Skittish about another rain week

Story:The weather this summer has made me skittish. After downpours that have flooded Maple Creek, Saskatoon, Yorkton and North Battleford, I get nervous when we get a lot of rain here in Estevan.
GN201010309089985AR.jpg

Story:The weather this summer has made me skittish.

After downpours that have flooded Maple Creek, Saskatoon, Yorkton and North Battleford, I get nervous when we get a lot of rain here in Estevan.

The reason? It turns out after spending an exorbitant amount on a house in a hyper-inflated oil-boom fuelled housing market two years ago, we ended up with a house that has a design flaw.

The long-term neighbours tell me an error was made when the house was surveyed. The elevation was set incorrectly. When they came along to pour the sidewalks and driveway, it ended up that the front of my garage is perfectly level with the sidewalk. I have exactly zero elevation between the sidewalk and my house. I know this because when the snow melts, the 20-foot wide puddle covers almost the entire driveway, perfectly.

Two weeks ago we had a pronounced cloudburst that had water coming in the front door, as well as through a seam between the footings and garage floor on the west side. Thankfully there is a floor drain installed in the garage, and my wife was quick with the floor squeegee.

Thus is was with great trepidation that I glanced at the weather forecast Sunday night and found a rainfall warning calling for up to 100 mm (four inches) of rain over the next day. That's Yorkton-flood scale, especially if it comes in a short time.

Speaking of flooding, I heard the 2010 North Battleford flooding was compared to a one-in-50 year rain event. Funny, but I covered two other similar one-in-50 rain events while working there in recent years. Either the math is off, or it shouldn't rain hard there again for 150 years.

I had bounced around the idea of putting a wooden dike in front of the garage to slow down any possible inflow. The 2x4s leftover from building the playground were warped beyond use, however, so I ended up running to the lumber yard 25 minutes before closing on the Sunday of a long weekend. Thankfully, they had one straight 20-foot 2x6 after looking through at least 10 boards in the pile.

Unloading the singular $8.48 board from the truck, I looked at the black clouds menacing on the horizon. Lovely.

Thinking I looked like an idiot, building a dam in front of my garage, I was somewhat relieved and yet concerned when Ed, my neighbour across the way, said it was a good idea. He has just has his basement flooded recently, and had to tear out all his oak cabinetry downstairs. He told me the builders of my house would on occasion have water come in, through the garage.

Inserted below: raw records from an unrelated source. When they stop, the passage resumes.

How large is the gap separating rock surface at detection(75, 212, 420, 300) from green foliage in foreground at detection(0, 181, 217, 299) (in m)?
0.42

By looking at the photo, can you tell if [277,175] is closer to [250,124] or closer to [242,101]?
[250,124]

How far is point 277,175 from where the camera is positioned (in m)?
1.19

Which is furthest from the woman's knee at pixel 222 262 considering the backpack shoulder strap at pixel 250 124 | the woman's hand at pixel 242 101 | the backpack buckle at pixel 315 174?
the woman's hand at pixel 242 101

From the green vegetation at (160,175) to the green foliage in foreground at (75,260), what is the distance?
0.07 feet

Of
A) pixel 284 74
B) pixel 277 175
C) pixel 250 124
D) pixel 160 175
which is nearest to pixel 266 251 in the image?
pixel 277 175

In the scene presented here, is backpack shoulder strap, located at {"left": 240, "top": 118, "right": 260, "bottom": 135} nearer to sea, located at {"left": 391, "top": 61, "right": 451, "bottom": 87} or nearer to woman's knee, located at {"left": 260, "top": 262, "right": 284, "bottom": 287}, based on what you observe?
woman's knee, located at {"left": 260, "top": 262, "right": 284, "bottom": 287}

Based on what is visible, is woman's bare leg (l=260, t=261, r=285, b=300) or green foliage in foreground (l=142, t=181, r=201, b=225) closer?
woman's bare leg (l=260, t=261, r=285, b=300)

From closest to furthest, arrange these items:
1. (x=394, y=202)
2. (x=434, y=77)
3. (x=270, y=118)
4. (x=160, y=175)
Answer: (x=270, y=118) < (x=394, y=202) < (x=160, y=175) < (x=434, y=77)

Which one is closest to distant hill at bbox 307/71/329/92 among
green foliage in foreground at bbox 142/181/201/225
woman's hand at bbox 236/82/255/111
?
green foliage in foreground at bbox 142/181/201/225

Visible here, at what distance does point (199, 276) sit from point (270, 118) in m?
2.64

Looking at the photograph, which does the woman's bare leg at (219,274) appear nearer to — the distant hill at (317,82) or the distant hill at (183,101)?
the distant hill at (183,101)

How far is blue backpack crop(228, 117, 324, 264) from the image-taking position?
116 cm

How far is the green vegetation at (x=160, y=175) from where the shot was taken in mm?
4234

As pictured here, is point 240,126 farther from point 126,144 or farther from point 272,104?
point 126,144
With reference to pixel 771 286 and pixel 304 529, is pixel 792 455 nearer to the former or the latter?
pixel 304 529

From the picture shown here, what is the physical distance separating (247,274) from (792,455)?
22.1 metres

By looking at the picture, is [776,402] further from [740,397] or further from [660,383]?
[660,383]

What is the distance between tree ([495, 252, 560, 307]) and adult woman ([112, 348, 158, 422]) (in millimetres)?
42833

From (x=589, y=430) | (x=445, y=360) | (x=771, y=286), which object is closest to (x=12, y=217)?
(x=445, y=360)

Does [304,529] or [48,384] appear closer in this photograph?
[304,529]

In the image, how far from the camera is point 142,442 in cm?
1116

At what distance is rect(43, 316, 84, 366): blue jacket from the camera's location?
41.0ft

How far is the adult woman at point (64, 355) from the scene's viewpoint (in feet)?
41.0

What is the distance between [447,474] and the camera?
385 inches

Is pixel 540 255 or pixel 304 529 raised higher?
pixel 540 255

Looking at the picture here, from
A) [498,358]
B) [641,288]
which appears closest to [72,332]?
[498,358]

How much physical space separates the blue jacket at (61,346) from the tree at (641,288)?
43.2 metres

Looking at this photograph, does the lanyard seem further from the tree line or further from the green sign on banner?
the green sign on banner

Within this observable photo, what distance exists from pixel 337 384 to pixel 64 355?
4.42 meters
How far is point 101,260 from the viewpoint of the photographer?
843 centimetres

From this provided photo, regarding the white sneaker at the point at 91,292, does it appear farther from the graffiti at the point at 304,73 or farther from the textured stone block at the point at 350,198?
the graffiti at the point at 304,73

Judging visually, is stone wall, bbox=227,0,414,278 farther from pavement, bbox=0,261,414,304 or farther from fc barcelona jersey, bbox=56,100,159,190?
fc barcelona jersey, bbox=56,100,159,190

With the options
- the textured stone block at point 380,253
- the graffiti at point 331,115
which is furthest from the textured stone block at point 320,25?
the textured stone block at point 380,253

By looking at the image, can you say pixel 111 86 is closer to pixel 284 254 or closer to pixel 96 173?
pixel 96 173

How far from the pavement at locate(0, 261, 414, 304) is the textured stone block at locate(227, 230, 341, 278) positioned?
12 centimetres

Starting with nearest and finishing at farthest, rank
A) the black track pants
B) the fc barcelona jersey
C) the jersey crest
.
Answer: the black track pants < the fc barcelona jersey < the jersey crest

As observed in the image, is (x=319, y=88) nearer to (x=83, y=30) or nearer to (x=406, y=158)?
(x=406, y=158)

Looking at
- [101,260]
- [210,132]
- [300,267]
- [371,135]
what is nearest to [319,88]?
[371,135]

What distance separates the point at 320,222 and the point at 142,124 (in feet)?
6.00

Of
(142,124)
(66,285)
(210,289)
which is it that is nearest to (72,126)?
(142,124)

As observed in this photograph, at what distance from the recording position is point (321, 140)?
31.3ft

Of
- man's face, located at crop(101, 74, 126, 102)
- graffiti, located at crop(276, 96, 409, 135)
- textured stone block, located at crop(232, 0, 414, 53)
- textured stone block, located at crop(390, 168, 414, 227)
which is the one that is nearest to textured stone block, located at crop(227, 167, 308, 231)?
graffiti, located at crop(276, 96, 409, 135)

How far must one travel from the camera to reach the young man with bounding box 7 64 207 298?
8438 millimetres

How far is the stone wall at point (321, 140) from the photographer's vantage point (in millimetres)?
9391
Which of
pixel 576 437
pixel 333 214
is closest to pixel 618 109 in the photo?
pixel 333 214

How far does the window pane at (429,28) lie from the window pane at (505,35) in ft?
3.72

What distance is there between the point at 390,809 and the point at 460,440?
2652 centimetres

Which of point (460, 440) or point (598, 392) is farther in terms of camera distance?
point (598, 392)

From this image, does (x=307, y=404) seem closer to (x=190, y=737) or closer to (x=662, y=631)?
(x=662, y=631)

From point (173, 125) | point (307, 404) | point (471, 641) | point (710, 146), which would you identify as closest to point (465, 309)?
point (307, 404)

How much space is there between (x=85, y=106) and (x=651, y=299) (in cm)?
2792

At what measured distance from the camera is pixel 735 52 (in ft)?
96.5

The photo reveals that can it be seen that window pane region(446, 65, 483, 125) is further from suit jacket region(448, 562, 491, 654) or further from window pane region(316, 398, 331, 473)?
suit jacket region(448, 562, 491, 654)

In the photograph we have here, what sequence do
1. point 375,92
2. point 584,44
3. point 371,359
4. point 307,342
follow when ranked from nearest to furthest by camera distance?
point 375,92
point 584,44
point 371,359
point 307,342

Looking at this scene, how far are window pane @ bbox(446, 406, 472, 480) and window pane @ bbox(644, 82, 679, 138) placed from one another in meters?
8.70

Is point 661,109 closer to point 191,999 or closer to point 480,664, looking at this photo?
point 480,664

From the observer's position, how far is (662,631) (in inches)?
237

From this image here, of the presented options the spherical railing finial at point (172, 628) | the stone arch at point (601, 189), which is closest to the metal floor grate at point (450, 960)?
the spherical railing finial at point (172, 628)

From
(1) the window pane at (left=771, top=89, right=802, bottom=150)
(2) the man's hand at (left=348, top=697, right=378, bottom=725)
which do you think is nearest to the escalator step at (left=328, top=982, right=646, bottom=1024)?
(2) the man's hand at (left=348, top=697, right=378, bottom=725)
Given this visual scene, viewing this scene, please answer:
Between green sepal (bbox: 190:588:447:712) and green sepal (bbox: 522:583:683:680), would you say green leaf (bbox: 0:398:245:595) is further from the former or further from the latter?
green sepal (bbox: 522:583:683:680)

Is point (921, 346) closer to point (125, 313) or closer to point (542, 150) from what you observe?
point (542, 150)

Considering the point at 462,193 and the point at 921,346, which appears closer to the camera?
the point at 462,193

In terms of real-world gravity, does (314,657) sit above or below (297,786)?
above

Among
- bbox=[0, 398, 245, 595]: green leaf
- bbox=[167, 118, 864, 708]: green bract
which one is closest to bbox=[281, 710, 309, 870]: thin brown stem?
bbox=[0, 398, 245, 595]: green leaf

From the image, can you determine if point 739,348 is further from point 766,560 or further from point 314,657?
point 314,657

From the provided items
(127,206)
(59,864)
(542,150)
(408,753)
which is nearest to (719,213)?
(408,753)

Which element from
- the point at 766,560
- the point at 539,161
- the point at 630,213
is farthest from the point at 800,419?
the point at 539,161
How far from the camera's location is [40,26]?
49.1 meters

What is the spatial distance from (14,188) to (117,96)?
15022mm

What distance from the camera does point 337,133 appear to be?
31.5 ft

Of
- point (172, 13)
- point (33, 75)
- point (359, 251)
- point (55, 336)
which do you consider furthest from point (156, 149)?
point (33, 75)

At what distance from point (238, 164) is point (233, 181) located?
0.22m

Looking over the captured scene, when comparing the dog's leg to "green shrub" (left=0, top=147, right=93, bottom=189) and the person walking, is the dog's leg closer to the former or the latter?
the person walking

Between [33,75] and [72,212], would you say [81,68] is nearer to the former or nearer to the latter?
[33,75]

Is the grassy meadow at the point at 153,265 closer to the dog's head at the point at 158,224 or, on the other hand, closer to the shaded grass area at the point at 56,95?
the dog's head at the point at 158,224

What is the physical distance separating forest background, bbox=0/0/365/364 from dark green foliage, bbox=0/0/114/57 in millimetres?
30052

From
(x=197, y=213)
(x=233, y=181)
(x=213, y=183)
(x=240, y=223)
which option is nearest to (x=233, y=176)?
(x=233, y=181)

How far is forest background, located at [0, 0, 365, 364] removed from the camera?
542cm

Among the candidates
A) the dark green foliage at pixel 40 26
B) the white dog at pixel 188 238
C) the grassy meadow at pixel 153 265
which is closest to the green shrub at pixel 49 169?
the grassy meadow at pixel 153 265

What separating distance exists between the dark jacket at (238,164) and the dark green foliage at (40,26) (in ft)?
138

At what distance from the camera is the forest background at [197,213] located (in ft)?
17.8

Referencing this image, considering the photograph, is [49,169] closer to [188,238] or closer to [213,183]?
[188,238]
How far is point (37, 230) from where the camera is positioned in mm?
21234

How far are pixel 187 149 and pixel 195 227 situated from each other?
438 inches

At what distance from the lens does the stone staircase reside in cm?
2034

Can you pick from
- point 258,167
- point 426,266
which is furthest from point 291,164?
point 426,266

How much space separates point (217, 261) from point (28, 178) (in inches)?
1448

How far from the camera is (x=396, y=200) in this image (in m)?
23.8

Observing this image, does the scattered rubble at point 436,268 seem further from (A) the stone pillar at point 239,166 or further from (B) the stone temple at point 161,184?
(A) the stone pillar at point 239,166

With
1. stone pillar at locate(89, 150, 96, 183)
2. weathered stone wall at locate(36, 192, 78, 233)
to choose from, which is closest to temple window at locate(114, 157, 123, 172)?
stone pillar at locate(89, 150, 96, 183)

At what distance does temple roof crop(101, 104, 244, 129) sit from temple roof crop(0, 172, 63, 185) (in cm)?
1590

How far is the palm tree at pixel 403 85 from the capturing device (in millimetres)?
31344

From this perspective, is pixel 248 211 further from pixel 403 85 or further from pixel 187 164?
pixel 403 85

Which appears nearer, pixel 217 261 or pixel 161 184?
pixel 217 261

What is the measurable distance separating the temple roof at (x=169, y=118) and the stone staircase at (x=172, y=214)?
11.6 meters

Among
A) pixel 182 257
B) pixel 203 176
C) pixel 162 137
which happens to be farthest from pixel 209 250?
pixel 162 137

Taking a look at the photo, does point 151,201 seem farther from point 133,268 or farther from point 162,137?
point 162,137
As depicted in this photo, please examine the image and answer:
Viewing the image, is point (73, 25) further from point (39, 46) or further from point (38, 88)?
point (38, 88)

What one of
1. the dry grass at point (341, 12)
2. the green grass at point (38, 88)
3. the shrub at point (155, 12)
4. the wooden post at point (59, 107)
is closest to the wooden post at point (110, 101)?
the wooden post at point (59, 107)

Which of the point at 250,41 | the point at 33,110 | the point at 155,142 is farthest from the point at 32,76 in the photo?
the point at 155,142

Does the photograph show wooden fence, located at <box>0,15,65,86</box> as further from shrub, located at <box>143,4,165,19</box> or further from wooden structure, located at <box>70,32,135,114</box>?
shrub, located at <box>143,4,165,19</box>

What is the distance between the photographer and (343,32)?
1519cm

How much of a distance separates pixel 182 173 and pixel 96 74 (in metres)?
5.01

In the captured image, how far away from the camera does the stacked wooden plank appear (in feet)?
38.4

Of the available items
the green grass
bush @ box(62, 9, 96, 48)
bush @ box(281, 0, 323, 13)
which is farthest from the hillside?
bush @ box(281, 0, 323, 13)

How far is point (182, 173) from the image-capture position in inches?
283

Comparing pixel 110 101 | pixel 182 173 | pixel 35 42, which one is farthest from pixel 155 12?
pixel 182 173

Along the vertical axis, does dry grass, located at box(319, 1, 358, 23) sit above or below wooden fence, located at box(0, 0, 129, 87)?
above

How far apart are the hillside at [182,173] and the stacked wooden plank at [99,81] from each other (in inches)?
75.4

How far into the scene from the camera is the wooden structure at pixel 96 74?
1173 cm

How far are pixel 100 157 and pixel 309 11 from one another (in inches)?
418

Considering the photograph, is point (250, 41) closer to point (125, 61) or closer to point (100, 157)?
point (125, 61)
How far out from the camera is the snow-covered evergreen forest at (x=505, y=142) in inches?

The wet/dry shop vac is now at the ready for major rain events, as is the large floor squeegee. (I recommend everyone should have one of each.) I even got a few boards ready to put up a secondary dike inside the garage, meant to stop or at least minimize any water flowing down the stairs and into the basement.

We didn't get the downpour I expected, but at least now I'm ready. It may look stupid, but I am largely erring on the ounce of prevention is worth a pound of cure side. If my $8.48 board can prevent $8,000 in damage, it will be well worth it. The question is, do I put that board out every time we have a major downfall expected? What about while on holidays?

In order to prevent the heartache that Yorkton residents went through, the answers are likely, yes, and yes.